HortyUnderscore
2022-05-16 13:39:06
Ainsi donc, c’était la fin. L’armée de MVD-, après avoir parcouru la moitié du Globe, avait été stoppée là.
« Là », c’est-à-dire en plein cœur de Sèvre, citée jadis entrée dans la grande Histoire pour ses fabriques de porcelaine, puis en raison de la bataille décisive qu’y avaient livrée les armées en déroute certes, mais héroïques pourtant, de l’imperator directrice générale et pro consul en chef MVD-.
Il y régnait une atmosphère de fin du Monde. Les arbres frissonnaient sur les trottoirs, agitant leurs cimes comme autant de vieux sénateurs qu’on eût extirpés brutalement de leur lit après la noce. L’univers était grandieusement grandiose, ce soir. Là, autour d’elle, le dernier carré des fidèles était assemblé.
Il y avait Roman, tout d’abord, sexagénaire cul-de-jatte que notre héroïne avait arraché à la mendicité et dont les vues militaires avaient permis le renversement de six batailles à travers le Globe. Hercules aussi, fonctionnaire minable, et dont la petite taille avait été éclipsée par un maniement du lance missile Javelin si exceptionnel qu’il en avait anéanti six divisions blindées à lui seul. Rubiot ensuite, bateleur, et qui avait jadis tenu un cirque. Et enfin, Fernanda, prostituée, laquelle sous le gouvernement de MVD- avait été bombardée Ministre « de toutes les écoles ».

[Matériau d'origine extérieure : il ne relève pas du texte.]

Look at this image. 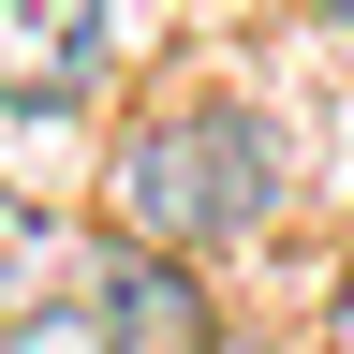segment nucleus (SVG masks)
Segmentation results:
<instances>
[{
    "label": "nucleus",
    "instance_id": "423d86ee",
    "mask_svg": "<svg viewBox=\"0 0 354 354\" xmlns=\"http://www.w3.org/2000/svg\"><path fill=\"white\" fill-rule=\"evenodd\" d=\"M339 15H354V0H339Z\"/></svg>",
    "mask_w": 354,
    "mask_h": 354
},
{
    "label": "nucleus",
    "instance_id": "20e7f679",
    "mask_svg": "<svg viewBox=\"0 0 354 354\" xmlns=\"http://www.w3.org/2000/svg\"><path fill=\"white\" fill-rule=\"evenodd\" d=\"M30 281H44V221H30L15 192H0V325H15V310H44Z\"/></svg>",
    "mask_w": 354,
    "mask_h": 354
},
{
    "label": "nucleus",
    "instance_id": "f257e3e1",
    "mask_svg": "<svg viewBox=\"0 0 354 354\" xmlns=\"http://www.w3.org/2000/svg\"><path fill=\"white\" fill-rule=\"evenodd\" d=\"M266 221H281V133L236 88H192V104H162V118L118 133V236L133 251L207 266V251L266 236Z\"/></svg>",
    "mask_w": 354,
    "mask_h": 354
},
{
    "label": "nucleus",
    "instance_id": "39448f33",
    "mask_svg": "<svg viewBox=\"0 0 354 354\" xmlns=\"http://www.w3.org/2000/svg\"><path fill=\"white\" fill-rule=\"evenodd\" d=\"M0 354H104V339H88V310H15Z\"/></svg>",
    "mask_w": 354,
    "mask_h": 354
},
{
    "label": "nucleus",
    "instance_id": "f03ea898",
    "mask_svg": "<svg viewBox=\"0 0 354 354\" xmlns=\"http://www.w3.org/2000/svg\"><path fill=\"white\" fill-rule=\"evenodd\" d=\"M88 339L104 354H207L221 339V310H207V281L177 251H133V236H104V266H88Z\"/></svg>",
    "mask_w": 354,
    "mask_h": 354
},
{
    "label": "nucleus",
    "instance_id": "7ed1b4c3",
    "mask_svg": "<svg viewBox=\"0 0 354 354\" xmlns=\"http://www.w3.org/2000/svg\"><path fill=\"white\" fill-rule=\"evenodd\" d=\"M104 59H118V0H0V104L15 118L88 104Z\"/></svg>",
    "mask_w": 354,
    "mask_h": 354
}]
</instances>
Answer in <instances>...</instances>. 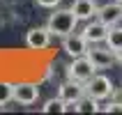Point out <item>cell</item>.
<instances>
[{"label": "cell", "instance_id": "obj_12", "mask_svg": "<svg viewBox=\"0 0 122 115\" xmlns=\"http://www.w3.org/2000/svg\"><path fill=\"white\" fill-rule=\"evenodd\" d=\"M74 110L76 113H99V104H97V99H92L90 95H83L78 101H76V106H74Z\"/></svg>", "mask_w": 122, "mask_h": 115}, {"label": "cell", "instance_id": "obj_1", "mask_svg": "<svg viewBox=\"0 0 122 115\" xmlns=\"http://www.w3.org/2000/svg\"><path fill=\"white\" fill-rule=\"evenodd\" d=\"M76 23H78V19H76V14L71 9H58V12H53L48 16L46 28L55 37H67L76 30Z\"/></svg>", "mask_w": 122, "mask_h": 115}, {"label": "cell", "instance_id": "obj_19", "mask_svg": "<svg viewBox=\"0 0 122 115\" xmlns=\"http://www.w3.org/2000/svg\"><path fill=\"white\" fill-rule=\"evenodd\" d=\"M117 2H122V0H117Z\"/></svg>", "mask_w": 122, "mask_h": 115}, {"label": "cell", "instance_id": "obj_2", "mask_svg": "<svg viewBox=\"0 0 122 115\" xmlns=\"http://www.w3.org/2000/svg\"><path fill=\"white\" fill-rule=\"evenodd\" d=\"M97 74L95 62L90 60L88 55H78V58H71V62L67 65V78L78 83H88L92 76Z\"/></svg>", "mask_w": 122, "mask_h": 115}, {"label": "cell", "instance_id": "obj_4", "mask_svg": "<svg viewBox=\"0 0 122 115\" xmlns=\"http://www.w3.org/2000/svg\"><path fill=\"white\" fill-rule=\"evenodd\" d=\"M90 41L83 37V35H67L62 37V51L69 55V58H78V55H88Z\"/></svg>", "mask_w": 122, "mask_h": 115}, {"label": "cell", "instance_id": "obj_6", "mask_svg": "<svg viewBox=\"0 0 122 115\" xmlns=\"http://www.w3.org/2000/svg\"><path fill=\"white\" fill-rule=\"evenodd\" d=\"M51 30H48L46 25L44 28H30L28 30V35H25V46L28 48H32V51H44V48L51 44Z\"/></svg>", "mask_w": 122, "mask_h": 115}, {"label": "cell", "instance_id": "obj_10", "mask_svg": "<svg viewBox=\"0 0 122 115\" xmlns=\"http://www.w3.org/2000/svg\"><path fill=\"white\" fill-rule=\"evenodd\" d=\"M97 19H102L108 25H117L122 21V2H111V5H102L97 9Z\"/></svg>", "mask_w": 122, "mask_h": 115}, {"label": "cell", "instance_id": "obj_7", "mask_svg": "<svg viewBox=\"0 0 122 115\" xmlns=\"http://www.w3.org/2000/svg\"><path fill=\"white\" fill-rule=\"evenodd\" d=\"M12 99L21 106H30V104H35L39 99V88L35 83H19V85H14Z\"/></svg>", "mask_w": 122, "mask_h": 115}, {"label": "cell", "instance_id": "obj_17", "mask_svg": "<svg viewBox=\"0 0 122 115\" xmlns=\"http://www.w3.org/2000/svg\"><path fill=\"white\" fill-rule=\"evenodd\" d=\"M2 2H7V5H16L19 0H2Z\"/></svg>", "mask_w": 122, "mask_h": 115}, {"label": "cell", "instance_id": "obj_8", "mask_svg": "<svg viewBox=\"0 0 122 115\" xmlns=\"http://www.w3.org/2000/svg\"><path fill=\"white\" fill-rule=\"evenodd\" d=\"M83 95H85V83L71 81V78H67V81L58 88V97H60L62 101H67V104H76Z\"/></svg>", "mask_w": 122, "mask_h": 115}, {"label": "cell", "instance_id": "obj_9", "mask_svg": "<svg viewBox=\"0 0 122 115\" xmlns=\"http://www.w3.org/2000/svg\"><path fill=\"white\" fill-rule=\"evenodd\" d=\"M88 58L95 62L97 69H106L111 65H115L117 62V53L115 51H111L108 46L102 48V46H95V48H88Z\"/></svg>", "mask_w": 122, "mask_h": 115}, {"label": "cell", "instance_id": "obj_15", "mask_svg": "<svg viewBox=\"0 0 122 115\" xmlns=\"http://www.w3.org/2000/svg\"><path fill=\"white\" fill-rule=\"evenodd\" d=\"M12 95H14V85L0 81V106H5V104L12 101Z\"/></svg>", "mask_w": 122, "mask_h": 115}, {"label": "cell", "instance_id": "obj_16", "mask_svg": "<svg viewBox=\"0 0 122 115\" xmlns=\"http://www.w3.org/2000/svg\"><path fill=\"white\" fill-rule=\"evenodd\" d=\"M39 7H46V9H53V7L60 5V0H35Z\"/></svg>", "mask_w": 122, "mask_h": 115}, {"label": "cell", "instance_id": "obj_3", "mask_svg": "<svg viewBox=\"0 0 122 115\" xmlns=\"http://www.w3.org/2000/svg\"><path fill=\"white\" fill-rule=\"evenodd\" d=\"M113 90H115V88H113L111 78L104 76V74H95L88 83H85V95H90L92 99H97V101L108 99V97L113 95Z\"/></svg>", "mask_w": 122, "mask_h": 115}, {"label": "cell", "instance_id": "obj_14", "mask_svg": "<svg viewBox=\"0 0 122 115\" xmlns=\"http://www.w3.org/2000/svg\"><path fill=\"white\" fill-rule=\"evenodd\" d=\"M41 113H46V115H53V113H67V101H62L60 97L48 99V101L41 106Z\"/></svg>", "mask_w": 122, "mask_h": 115}, {"label": "cell", "instance_id": "obj_18", "mask_svg": "<svg viewBox=\"0 0 122 115\" xmlns=\"http://www.w3.org/2000/svg\"><path fill=\"white\" fill-rule=\"evenodd\" d=\"M117 62L122 65V51H117Z\"/></svg>", "mask_w": 122, "mask_h": 115}, {"label": "cell", "instance_id": "obj_11", "mask_svg": "<svg viewBox=\"0 0 122 115\" xmlns=\"http://www.w3.org/2000/svg\"><path fill=\"white\" fill-rule=\"evenodd\" d=\"M97 0H74V5H71V12L76 14V19L78 21H90L97 16Z\"/></svg>", "mask_w": 122, "mask_h": 115}, {"label": "cell", "instance_id": "obj_13", "mask_svg": "<svg viewBox=\"0 0 122 115\" xmlns=\"http://www.w3.org/2000/svg\"><path fill=\"white\" fill-rule=\"evenodd\" d=\"M106 46L111 51H122V28L120 25H111L108 35H106Z\"/></svg>", "mask_w": 122, "mask_h": 115}, {"label": "cell", "instance_id": "obj_5", "mask_svg": "<svg viewBox=\"0 0 122 115\" xmlns=\"http://www.w3.org/2000/svg\"><path fill=\"white\" fill-rule=\"evenodd\" d=\"M108 30H111V25H108V23H104L102 19H90L81 35L90 41V44H102V41H106Z\"/></svg>", "mask_w": 122, "mask_h": 115}]
</instances>
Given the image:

Là, sur le tertre, il régnait une atmosphère de grandeur folle. MVD- vaincue... ! Ce n’était pas simplement la fin d’un règne. MVD- vaincue, c’était la fin d’un mythe. Aussi cette enfant, n’ayant pas oublié d’où elle venait, ni ce qu’elle devait, avait-elle convié ses troupes restantes sous un frêne, arbre poétique entre tous. Et c’était sous ce frêne que les trois cents hommes accueillirent MVD-, dont la dignité et la robe stylisée aurait fait crever d’envie le tout Paris, ainsi que n’importe quelle personne de goût ou tout du moins digne de ce titre.
Chose notable, durant ces quatre années de conquêtes, hormis un pansement appliqué de travers sur son nez busqué, MVD- n’avait pas été blessée.
« Mes amis... » Commença MVD-, après être montée sur une chaise.
(La rumeur mourut)
– Mes amis, vous tous ici, qui m’avez suivie, vous tous, aussi, qui m’avez portée, vous savez ce qui va se passer. Les adultes ayant gagné la guerre, et ne pouvant nous résoudre à leur abandonner cette petite Planète, notre haut conseil a opté pour l’extermination par le feu nucléaire de l’ensemble de la civilisation (j’ai déjà donné l’ordre). Aussi, pendant que nos missiles de croisières gagnent paresseusement leur orbite, je voudrais, à tous et à toutes, vous rappeler une chose. Et cette chose, c’est la nécessité d’aimer.
Certes, il vous semblera peut-être étrange qu’une enfant, à vous adulte, vous harangue sur la nécessité de l’amour en temps de guerre, et surtout, après avoir déclenché sur tous le feu atomique. Et pourtant je le dis : aimer, tout est là. Tout, ici-bas, invite à l’amour. Tout y exhorte. L’araignée tissant sa toile aime. La machine à laver tournant centrifugeusement aime. Il n’est rien, dans la création, qui ne demande à aimer. La Création tout entière n’est-elle pas issue d’un acte d’amour ? Et en vérité je vous le dis, moi qui vous ai tant combattu, moi, la petite MVD-, moi qui suis pourtant bien géniale, je vous aime. Et j’espère que durant ces trois années de carnage, vous aussi, vous aurez su m’aimer.
Tous pleurèrent. C’était chose merveilleuse de voir tant de larmes d’attendrissement couler le long des visages de ces brutes sanguinaires, et qu’une politique aventureuse avait réduite à deux pour cent de leur effectif. Ce ramassis d’incapables avait été soudé dans la guerre... à présent, ils allaient être vitrifiés dans la fraternité.
– Il suffit. Exhorta MVD-. Maintenant embrassez-vous.
Là-haut, très haut l’atmosphère, les missiles volaient, vagues anges exterminateurs zig-zaguant dans le ciel comme autant d’Aston Martin BDX.
Leur but, c’était la Terre ! Tout de même, on s’était bien marré, dans cette guerre... à présent, il était tant de raccrocher.